* **Short exercise**
The required output is the line that contains "From (137,68) to (89,118), how far is it?" plus every line after it in the listing below, copied exactly as it appears.

* **Material supplied**
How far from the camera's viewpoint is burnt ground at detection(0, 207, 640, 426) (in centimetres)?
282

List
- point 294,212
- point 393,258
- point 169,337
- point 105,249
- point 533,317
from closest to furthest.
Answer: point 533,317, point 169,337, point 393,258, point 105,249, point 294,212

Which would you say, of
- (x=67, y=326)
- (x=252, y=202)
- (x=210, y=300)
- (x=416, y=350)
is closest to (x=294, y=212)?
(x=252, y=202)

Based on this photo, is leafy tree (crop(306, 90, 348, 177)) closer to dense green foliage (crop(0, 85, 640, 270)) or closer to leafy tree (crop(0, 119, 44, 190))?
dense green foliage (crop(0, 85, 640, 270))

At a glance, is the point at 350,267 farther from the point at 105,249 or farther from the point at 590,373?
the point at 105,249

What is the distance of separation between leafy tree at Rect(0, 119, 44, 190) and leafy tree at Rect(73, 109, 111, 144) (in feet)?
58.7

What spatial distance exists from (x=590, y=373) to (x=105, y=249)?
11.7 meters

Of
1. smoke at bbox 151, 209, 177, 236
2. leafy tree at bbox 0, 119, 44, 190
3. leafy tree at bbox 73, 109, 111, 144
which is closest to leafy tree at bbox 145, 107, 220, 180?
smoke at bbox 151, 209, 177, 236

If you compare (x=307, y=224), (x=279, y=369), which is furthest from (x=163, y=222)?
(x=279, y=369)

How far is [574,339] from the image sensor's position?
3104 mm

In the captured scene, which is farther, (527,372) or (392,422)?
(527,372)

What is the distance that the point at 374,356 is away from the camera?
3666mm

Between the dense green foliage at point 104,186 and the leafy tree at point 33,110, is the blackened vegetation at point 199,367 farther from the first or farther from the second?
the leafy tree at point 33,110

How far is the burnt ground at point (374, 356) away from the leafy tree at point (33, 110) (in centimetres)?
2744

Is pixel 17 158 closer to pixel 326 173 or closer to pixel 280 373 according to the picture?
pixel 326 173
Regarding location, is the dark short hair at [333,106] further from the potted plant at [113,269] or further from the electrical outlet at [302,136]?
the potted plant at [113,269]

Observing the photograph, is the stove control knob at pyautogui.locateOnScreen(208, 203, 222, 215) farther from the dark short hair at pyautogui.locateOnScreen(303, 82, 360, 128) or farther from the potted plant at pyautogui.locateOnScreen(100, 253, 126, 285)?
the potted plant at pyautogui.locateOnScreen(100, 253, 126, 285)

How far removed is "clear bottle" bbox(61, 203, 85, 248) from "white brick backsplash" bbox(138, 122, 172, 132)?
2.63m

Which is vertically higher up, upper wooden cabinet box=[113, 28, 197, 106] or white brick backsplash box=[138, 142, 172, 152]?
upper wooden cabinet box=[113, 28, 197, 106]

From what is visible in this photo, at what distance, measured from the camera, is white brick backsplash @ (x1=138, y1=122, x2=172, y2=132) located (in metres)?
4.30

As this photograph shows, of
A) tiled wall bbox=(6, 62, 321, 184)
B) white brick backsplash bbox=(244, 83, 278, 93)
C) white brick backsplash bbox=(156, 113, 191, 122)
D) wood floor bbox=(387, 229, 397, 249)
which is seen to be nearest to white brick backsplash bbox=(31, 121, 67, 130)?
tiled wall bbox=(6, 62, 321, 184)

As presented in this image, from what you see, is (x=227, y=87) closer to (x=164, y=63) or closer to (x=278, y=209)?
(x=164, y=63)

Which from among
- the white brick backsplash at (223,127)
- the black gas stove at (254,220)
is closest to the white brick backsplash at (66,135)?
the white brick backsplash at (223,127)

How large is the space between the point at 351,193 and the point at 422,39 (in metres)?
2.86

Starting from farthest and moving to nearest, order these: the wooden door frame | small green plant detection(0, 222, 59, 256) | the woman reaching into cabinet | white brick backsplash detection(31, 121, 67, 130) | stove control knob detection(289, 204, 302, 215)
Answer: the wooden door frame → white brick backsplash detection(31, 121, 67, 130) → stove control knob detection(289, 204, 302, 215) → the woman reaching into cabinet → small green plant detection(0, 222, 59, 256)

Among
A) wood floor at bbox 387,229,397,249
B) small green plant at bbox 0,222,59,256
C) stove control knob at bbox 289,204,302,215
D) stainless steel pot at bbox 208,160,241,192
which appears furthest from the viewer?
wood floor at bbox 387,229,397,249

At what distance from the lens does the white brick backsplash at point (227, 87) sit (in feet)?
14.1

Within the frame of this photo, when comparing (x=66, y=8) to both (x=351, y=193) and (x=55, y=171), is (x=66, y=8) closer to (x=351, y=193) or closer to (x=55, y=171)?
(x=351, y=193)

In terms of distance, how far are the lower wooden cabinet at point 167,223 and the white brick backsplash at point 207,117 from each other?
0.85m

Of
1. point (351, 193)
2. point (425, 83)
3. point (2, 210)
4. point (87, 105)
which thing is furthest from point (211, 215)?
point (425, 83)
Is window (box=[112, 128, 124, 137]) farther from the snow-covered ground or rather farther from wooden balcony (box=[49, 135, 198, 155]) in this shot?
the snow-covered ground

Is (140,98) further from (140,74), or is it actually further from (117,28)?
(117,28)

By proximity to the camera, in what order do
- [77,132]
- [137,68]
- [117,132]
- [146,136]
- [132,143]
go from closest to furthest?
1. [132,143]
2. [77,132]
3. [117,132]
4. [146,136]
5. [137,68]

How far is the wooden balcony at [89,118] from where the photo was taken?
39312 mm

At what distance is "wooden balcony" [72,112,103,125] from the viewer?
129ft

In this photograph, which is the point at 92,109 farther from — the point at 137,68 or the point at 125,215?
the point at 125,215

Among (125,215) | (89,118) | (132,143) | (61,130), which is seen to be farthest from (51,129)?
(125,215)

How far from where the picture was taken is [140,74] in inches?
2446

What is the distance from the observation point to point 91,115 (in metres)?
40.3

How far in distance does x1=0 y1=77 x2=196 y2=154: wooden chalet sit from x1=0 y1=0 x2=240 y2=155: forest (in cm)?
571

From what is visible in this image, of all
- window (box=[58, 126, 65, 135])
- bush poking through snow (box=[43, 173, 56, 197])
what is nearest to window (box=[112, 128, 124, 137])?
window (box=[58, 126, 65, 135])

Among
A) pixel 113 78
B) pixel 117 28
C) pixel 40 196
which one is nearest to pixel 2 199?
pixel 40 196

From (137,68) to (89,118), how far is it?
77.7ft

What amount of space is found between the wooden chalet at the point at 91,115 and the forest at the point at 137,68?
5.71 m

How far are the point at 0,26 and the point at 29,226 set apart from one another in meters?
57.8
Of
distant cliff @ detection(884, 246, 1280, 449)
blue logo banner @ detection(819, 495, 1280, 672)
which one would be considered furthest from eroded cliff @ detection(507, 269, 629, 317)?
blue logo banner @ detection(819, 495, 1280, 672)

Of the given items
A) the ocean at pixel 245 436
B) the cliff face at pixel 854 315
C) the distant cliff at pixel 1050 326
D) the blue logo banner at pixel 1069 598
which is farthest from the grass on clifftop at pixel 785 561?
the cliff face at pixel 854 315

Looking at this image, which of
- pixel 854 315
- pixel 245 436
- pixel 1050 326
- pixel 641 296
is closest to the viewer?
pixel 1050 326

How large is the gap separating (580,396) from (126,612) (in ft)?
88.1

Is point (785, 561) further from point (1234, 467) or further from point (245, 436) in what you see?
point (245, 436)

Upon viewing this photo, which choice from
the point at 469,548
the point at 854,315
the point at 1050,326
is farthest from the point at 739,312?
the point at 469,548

* **Solved problem**
From (137,68) to (89,118), how far is it?
77.7ft

What amount of space is found between the wooden chalet at the point at 91,115 and the forest at the point at 137,68?
5.71 m

How far are the point at 0,26 and the point at 29,226 set apart from one another in meters?
57.8
Of
distant cliff @ detection(884, 246, 1280, 449)
blue logo banner @ detection(819, 495, 1280, 672)
which one would be considered furthest from eroded cliff @ detection(507, 269, 629, 317)?
blue logo banner @ detection(819, 495, 1280, 672)

Of the given items
A) the ocean at pixel 245 436
B) the cliff face at pixel 854 315
C) the distant cliff at pixel 1050 326
D) the blue logo banner at pixel 1069 598
which is farthest from the grass on clifftop at pixel 785 561?
the cliff face at pixel 854 315

Looking at this image, which of
- pixel 854 315
- pixel 245 436
- pixel 1050 326
- pixel 641 296
is closest to the viewer?
pixel 1050 326

How large is the gap separating (580,396) from (126,612) (in ft)?
88.1

Is point (785, 561) further from point (1234, 467) or further from point (245, 436) in what you see?
point (245, 436)

Upon viewing this photo, which choice from
the point at 469,548
the point at 854,315
the point at 1050,326
is farthest from the point at 739,312?
the point at 469,548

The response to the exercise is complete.